For .sym files, for example, if S3 knows them as ‘text/plain’ they become really handy to open in a browser and view directly.
- DISALLOWED_SYMBOLS_SNIPPETS¶
- Parser:
ListOf(str)
- Default:
“qcom/proprietary”
- Required:
No
Individual strings that can’t be allowed in any of the lines in the content of a symbols archive file.
- ALLOW_UPLOAD_BY_DOWNLOAD_DOMAINS¶
- Parser:
ListOf(str)
- Default:
“”,”.join( [ “queue.taskcluster.net”, “firefox-ci-tc.services.mozilla.com”, “stage.taskcluster.nonprod.cloudops.mozgcp.net”, “tecken-system-tests.symbols.nonprod.webservices.mozgcp.net”, ] )”
- Required:
No
When you “upload by download”, the URL’s domain needs to be in this allow list. This is to double-check that we don’t allow downloads from domains we don’t fully trust.
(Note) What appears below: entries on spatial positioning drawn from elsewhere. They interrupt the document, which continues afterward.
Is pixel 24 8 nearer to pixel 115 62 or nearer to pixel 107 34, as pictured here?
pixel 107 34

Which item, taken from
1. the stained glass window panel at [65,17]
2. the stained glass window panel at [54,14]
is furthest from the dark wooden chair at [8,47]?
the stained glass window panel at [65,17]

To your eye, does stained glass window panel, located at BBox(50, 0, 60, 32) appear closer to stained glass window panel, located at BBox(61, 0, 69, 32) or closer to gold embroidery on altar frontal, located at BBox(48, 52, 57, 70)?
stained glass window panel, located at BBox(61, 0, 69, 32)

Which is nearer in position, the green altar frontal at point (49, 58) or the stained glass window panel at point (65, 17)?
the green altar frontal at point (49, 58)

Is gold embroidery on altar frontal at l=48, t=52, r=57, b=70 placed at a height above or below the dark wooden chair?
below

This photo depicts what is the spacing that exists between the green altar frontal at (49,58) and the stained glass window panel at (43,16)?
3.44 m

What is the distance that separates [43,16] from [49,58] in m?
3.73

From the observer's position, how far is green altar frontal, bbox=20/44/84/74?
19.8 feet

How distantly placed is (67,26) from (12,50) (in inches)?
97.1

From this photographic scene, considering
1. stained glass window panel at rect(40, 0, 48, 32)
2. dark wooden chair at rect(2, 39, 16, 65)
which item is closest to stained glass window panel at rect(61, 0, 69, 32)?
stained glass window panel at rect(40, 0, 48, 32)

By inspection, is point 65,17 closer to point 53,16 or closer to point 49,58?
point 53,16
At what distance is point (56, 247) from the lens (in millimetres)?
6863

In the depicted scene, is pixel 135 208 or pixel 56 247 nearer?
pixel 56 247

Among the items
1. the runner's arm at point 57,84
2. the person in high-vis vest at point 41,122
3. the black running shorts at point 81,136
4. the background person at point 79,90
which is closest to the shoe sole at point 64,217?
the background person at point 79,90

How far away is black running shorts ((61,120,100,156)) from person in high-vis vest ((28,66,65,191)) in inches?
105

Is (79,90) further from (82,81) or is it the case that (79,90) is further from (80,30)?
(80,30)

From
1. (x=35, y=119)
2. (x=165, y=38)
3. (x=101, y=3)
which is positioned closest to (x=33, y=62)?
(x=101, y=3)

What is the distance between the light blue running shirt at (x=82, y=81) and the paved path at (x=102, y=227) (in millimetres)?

- DOWNLOAD_FILE_EXTENSIONS_ALLOWED¶
- Parser:
ListOf(str)
- Default:
“.sym,.dl_,.ex_,.pd_,.dbg.gz,.tar.bz2”
- Required:
No
A list of file extensions that if a file is NOT one of these extensions we can immediately return 404 and not bother to process for anything else.
It’s case sensitive and has to be lower case. As a way to get marginal optimization of this, make sure ‘.sym’ is first in the list since it’s the most common.
- UPLOAD_GCS_BUCKET¶
- Parser:
str
- Required:
Yes
The GCS bucket name for uploads and downloads.
- UPLOAD_GCS_PUBLIC_URL¶
- Parser:
str
- Required:
Yes
The base URL for downloading files from the upload bucket.